Because iDreamSky Technology Holdings made a loss in the last twelve months, we think the market is probably more focussed on revenue and revenue growth, at least for now. Generally speaking, companies without profits are expected to grow revenue every year, and at a good clip. As you can imagine, fast revenue growth, when maintained, often leads to fast profit growth.
In the last five years iDreamSky Technology Holdings saw its revenue shrink by 8.4% per year. While far from catastrophic that is not good. If a business loses money, you want it to grow, so no surprises that the share price has dropped 13% each year in that time. We're generally averse to companies with declining revenues, but we're not alone in that. That is not really what the successful investors we know aim for.

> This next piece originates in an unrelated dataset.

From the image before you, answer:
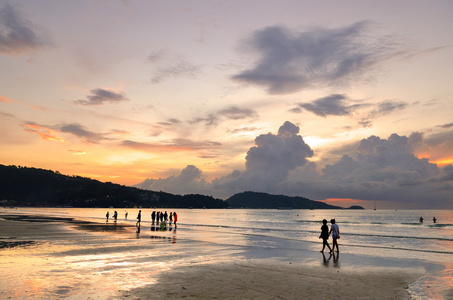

The company's revenue and earnings (over time) are depicted in the image below (click to see the exact numbers).
We consider it positive that insiders have made significant purchases in the last year. Even so, future earnings will be far more important to whether current shareholders make money. Before buying or selling a stock, we always recommend a close examination of historic growth trends, available here..
Investors in iDreamSky Technology Holdings had a tough year, with a total loss of 58%, against a market gain of about 34%. Even the share prices of good stocks drop sometimes, but we want to see improvements in the fundamental metrics of a business, before getting too interested. Unfortunately, last year's performance may indicate unresolved challenges, given that it was worse than the annualised loss of 13% over the last half decade. We realise that Baron Rothschild has said investors should "buy when there is blood on the streets", but we caution that investors should first be sure they are buying a high quality business. I find it very interesting to look at share price over the long term as a proxy for business performance. But to truly gain insight, we need to consider other information, too. Like risks, for instance. Every company has them, and we've spotted 3 warning signs for iDreamSky Technology Holdings (of which 1 is potentially serious!) you should know about.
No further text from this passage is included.